- _Supplied passage_
▽

1.All the myths of mankind's primitive religions were expressions of a
deep yearning — the deepest yearning — in mankind's consciousness,
namely that the mysterious transcendent God would come into intimate
contact with mankind, and do so in such a way that He would repair the
damages made by mankind's sinfulness, and would grant to mankind a
safety that would last forever.


2.Christianity, rather than being one myth alongside many others, is
thus the fulfillment of all previous mythological religions. It is a
myth, like the others, but this time a myth that is also a fact.
Here it is straight from the horse's mouth:

The heart of Christianity is a myth which is also a fact. The old myth
of the Dying God, without ceasing to be myth, comes down from the
heaven of legend and imagination to the earth of history. It happens —
at a particular date, in a particular place, followed by definable
historical consequences. We pass from a Balder or an Osiris, dying
nobody knows when or where, to a historical Person crucified (it is
all in order) under Pontius Pilate. By becoming fact it does not cease
to be myth: that is the miracle.1
As Christoph Cardinal Schoenborn (yes, the mastermind behind the new
Catechism) has pointed out, Lewis himself as a young man had fallen
into the trap of thinking Christianity just another myth. He had read
J. G. Frazer's celebrated twelve-volume work on myth, The Golden Bough
(1890-1915), and was intrigued by the many parallels in the history of
religions to the idea of the "dying god."

△

- _Data_
▽

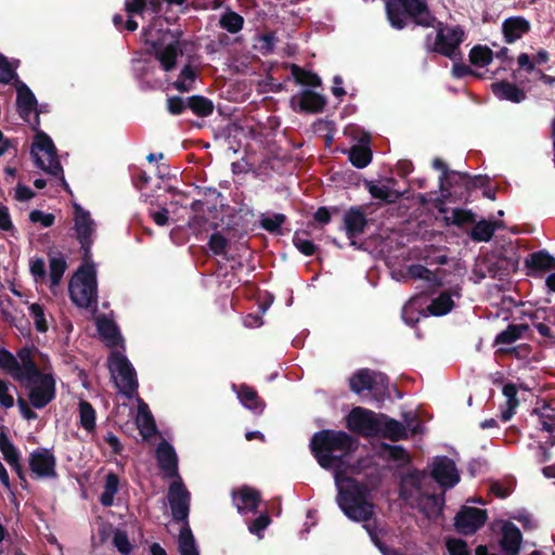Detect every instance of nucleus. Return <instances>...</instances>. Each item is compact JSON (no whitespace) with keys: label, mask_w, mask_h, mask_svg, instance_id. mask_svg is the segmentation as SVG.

△

- _Your tasks_
1) In the passage on Christianity and myth, which work on myth did Lewis read as a young man?
2) Write the next part of the passage on Christianity and myth, picking up after its final sentence.

- _The results_
1) J. G. Frazer's twelve-volume work The Golden Bough (1890-1915).

2)
In this view, the myths of Adonis and Osiris, for example, are only
myths of natural growth. These figures, who died and rose again to
renew the world and their followers, are symbols of the grain that
dies, is buried, and rises up in a new harvest. The myths symbolically
apply this natural process to human life: Man, too, must endure death
in order to live again.

As a young man, Lewis concluded that the Gospel stories were simply
another myth of natural growth. Jesus says the wheat must die to bear
fruit; He breaks the bread (grain) and calls it His body; He dies and
rises again. Thus He seems to be just another harvest-god symbolically
offering his life for the world.

Yet a moment came in Lewis' life that "turned the tables" as it were
on such reductionism. As he notes in his autobiography, Surprised by
Joy, one evening Lewis heard "the hardest boiled of all the atheists"
he'd ever known make the startling observation that the evidence for
the historicity of the Gospels was quite surprisingly good. The friend
concluded: "All that stuff of Frazer's about the Dying God. Rum thing.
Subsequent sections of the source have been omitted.